Poster
in
Workshop: Structured Probabilistic Inference and Generative Modeling
A Generative Model for Text Control in Minecraft
Shalev Lifshitz · Keiran Paster · Harris Chan · Jimmy Ba · Sheila McIlraith
Keywords: [ sequence models ] [ Reinforcement Learning ] [ foundation models ] [ minecraft ] [ Deep Learning ] [ text conditioned reinforcement learning ] [ sequential decision making ] [ instruction following ] [ transformers ] [ goal conditioned reinforcement learning ]
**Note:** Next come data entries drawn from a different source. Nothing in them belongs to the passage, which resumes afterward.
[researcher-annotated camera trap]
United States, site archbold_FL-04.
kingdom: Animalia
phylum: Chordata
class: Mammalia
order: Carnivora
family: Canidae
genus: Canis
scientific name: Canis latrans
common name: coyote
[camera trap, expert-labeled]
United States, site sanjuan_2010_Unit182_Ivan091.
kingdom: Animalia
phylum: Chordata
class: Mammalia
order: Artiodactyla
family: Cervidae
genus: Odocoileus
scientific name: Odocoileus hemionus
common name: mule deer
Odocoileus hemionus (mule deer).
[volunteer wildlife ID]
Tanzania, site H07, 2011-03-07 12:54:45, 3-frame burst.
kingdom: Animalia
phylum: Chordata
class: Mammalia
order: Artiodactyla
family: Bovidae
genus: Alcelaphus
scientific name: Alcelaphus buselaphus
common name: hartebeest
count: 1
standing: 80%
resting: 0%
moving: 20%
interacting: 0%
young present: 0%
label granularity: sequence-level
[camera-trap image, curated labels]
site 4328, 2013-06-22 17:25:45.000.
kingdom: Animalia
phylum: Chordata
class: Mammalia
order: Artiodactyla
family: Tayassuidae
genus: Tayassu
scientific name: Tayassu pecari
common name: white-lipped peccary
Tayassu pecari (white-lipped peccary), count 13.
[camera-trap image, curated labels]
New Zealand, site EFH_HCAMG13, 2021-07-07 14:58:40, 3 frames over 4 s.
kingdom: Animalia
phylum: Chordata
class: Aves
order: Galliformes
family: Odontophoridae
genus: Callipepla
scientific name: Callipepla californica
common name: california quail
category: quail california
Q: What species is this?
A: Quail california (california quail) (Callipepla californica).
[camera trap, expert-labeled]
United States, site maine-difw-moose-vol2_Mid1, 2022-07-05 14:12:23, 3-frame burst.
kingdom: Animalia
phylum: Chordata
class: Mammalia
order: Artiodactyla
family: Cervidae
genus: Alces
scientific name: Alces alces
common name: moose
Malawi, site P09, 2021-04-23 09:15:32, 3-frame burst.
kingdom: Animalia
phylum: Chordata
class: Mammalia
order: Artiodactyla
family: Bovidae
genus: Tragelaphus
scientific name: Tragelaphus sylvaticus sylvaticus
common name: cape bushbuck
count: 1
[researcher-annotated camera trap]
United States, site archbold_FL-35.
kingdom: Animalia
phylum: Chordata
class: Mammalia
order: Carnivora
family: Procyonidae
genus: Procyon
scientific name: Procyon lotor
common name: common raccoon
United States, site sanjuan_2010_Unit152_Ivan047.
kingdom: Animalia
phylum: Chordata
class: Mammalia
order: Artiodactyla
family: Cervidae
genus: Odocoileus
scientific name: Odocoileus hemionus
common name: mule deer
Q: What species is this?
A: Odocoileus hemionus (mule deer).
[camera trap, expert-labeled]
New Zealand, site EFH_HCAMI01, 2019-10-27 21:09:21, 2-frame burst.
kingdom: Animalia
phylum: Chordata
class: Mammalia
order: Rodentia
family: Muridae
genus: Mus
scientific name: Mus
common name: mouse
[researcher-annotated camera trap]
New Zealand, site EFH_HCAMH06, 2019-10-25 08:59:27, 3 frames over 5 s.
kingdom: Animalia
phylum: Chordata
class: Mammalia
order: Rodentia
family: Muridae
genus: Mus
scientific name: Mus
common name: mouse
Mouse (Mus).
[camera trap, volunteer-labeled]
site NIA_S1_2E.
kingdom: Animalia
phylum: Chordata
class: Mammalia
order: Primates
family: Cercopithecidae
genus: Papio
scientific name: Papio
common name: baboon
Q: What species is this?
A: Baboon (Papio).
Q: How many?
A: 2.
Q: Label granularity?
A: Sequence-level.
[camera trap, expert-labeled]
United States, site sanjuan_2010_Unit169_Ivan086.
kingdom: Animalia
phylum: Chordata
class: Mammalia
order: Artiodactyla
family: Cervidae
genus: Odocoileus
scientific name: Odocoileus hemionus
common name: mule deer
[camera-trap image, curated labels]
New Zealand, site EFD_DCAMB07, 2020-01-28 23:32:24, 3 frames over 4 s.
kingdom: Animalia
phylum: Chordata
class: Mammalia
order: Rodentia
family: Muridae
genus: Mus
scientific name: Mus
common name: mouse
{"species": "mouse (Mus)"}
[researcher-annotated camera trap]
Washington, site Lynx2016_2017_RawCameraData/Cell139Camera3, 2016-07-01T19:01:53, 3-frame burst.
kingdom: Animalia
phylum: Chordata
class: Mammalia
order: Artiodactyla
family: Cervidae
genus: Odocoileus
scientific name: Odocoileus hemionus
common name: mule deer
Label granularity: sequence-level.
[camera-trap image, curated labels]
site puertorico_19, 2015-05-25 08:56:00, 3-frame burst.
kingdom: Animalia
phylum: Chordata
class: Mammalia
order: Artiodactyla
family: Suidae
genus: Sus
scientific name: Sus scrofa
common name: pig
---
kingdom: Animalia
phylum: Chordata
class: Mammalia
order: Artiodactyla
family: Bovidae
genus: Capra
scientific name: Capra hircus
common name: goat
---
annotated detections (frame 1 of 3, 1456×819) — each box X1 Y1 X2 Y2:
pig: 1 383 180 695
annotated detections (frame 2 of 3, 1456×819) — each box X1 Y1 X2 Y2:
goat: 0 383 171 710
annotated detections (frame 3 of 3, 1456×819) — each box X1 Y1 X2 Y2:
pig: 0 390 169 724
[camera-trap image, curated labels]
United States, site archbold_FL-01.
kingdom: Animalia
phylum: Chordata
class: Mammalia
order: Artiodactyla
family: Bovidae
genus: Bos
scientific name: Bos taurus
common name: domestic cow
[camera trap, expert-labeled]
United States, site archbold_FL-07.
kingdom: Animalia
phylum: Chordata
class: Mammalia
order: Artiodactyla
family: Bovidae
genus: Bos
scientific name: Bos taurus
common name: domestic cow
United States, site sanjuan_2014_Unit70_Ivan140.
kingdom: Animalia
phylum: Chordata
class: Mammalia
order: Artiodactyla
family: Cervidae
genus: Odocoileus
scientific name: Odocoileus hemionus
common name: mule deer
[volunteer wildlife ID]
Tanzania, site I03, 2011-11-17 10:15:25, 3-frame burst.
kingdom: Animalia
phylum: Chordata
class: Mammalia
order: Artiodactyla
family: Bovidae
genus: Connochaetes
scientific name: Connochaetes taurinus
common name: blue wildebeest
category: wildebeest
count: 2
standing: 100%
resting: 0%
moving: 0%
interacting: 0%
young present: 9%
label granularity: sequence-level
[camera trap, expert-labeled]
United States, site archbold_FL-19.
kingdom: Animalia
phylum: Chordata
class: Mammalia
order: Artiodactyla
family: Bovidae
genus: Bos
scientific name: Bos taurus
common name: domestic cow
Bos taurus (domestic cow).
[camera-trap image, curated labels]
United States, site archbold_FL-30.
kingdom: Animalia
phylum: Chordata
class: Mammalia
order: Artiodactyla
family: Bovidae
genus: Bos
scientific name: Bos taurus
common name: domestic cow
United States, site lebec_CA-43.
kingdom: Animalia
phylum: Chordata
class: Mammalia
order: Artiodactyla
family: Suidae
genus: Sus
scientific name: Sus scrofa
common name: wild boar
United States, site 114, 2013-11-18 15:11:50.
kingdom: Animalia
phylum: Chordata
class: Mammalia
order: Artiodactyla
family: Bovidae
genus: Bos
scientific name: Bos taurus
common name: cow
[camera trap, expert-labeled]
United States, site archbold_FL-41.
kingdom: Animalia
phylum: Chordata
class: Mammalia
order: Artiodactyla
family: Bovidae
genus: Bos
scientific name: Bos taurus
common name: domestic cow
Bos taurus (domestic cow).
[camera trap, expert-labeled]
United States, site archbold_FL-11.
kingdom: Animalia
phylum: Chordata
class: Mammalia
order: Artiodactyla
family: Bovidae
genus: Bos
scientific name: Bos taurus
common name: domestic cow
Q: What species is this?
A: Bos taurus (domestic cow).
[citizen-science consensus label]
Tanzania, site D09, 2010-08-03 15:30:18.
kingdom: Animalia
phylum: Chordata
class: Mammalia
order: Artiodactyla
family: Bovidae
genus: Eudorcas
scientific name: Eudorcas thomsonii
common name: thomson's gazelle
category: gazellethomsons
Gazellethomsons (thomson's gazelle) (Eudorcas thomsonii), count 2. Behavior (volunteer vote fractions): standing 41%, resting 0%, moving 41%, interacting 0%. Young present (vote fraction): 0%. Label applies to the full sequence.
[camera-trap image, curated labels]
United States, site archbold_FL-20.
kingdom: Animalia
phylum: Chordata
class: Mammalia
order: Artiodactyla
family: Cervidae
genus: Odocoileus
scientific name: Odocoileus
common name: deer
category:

Constructing AI models that respond to text instructions is challenging, especially for (multi-modal) sequential decision-making tasks. This study introduces an instruction-tuned Video Pretraining (VPT) model for Minecraft called STEVE-1, demonstrating that the unCLIP approach, utilized in DALL•E 2, is also effective for creating instruction-following sequential decision-making agents. STEVE-1 is trained in two steps: adapting the pretrained VPT model to follow commands in MineCLIP's latent space, then training a prior to predict latent codes from text. This allows us to finetune VPT through self-supervised behavioral cloning and hindsight relabeling, bypassing the need for costly human text annotations. By leveraging pretrained models like VPT and MineCLIP and employing best practices from text-conditioned image generation, STEVE-1 costs just $60 to train and can follow nearly any short-horizon open-ended text and visual task in Minecraft. We provide experimental evidence highlighting key factors for downstream performance, including pretraining, classifier-free guidance, and data scaling. All resources, including our model weights, datasets, and evaluation tools, are made available for further research.